Virginia County Lawmakers Propose Taxpayer-Funded Internet Project

Published December 19, 2016

Lawmakers in a Virginia county are considering spending up to $20 million in taxpayer money to build a government-owned internet network.

In December 2016, lawmakers on the Fauquier County Board of Supervisors proposed allocating $20 million in taxpayer funds over the next five years to build an internet network for rural residents.

If completed, the municipal broadband project will serve about 10,000 households in the county.

Following Fashions in Fauquier

Caleb Taylor, director of policy and operations with the Virginia Institute for Public Policy, says providing taxpayer-funded internet would be a big mistake.

“This is something that has kind of been a long-term conversation throughout Virginia,” Taylor said. “The government simply does not have the internal mechanisms to profit-maximize and cost-mitigate.

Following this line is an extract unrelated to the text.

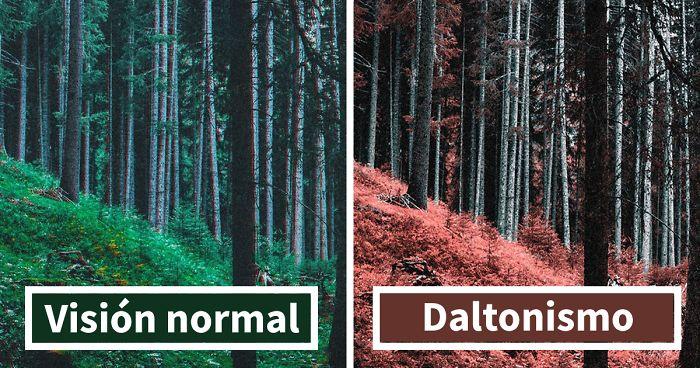 Qué es el daltonismo?¿tiene cura? | González Costea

Would you give me $150 so I can put internet into your neighbor’s house? Most people are going to say ‘no.’ They’re going to have to accept that cost if Fauquier goes with this, but maybe it should be part of their further exploration, to actually ask that question.

“In [homeowners’ associations] all over the United States, an HOA will literally contact a broadband internet company, saying, ‘We want you to run internet out here. How much is it going to cost? Okay, that’s too much. What can we do to lower that cost?’ And then they collect it from the neighborhood. It’s done.”

‘The Economics Don’t Work Out’

Daniel Lyons, an associate professor at Boston College Law School, says the history of taxpayer-funded internet projects is littered with failure.

“There have been a number of high-profile failures of municipal broadband systems,” Lyons said. “The economics don’t work out. Beyond that, you have two problems when municipalities come in and try to run their own network, either in lieu of or alongside private capital. One is that taxpayer dollars tend to be bottomless, and so it makes it harder for the private competitors to compete fairly against them.”

“The other thing I get concerned about is, once the government has chosen a technology, the government is on the hook for a sunk cost, and that can harm technological development,” Lyons said. “For example, everybody is talking about fiber being the thing right now. … Fiber is really expensive. Assuming the government goes in and builds a fiber-optic network throughout a city, and then some new technology comes along that’s even better, the government has an incentive to limit the rollout of this new technology, because they’re still trying to recover the cost of that old network.”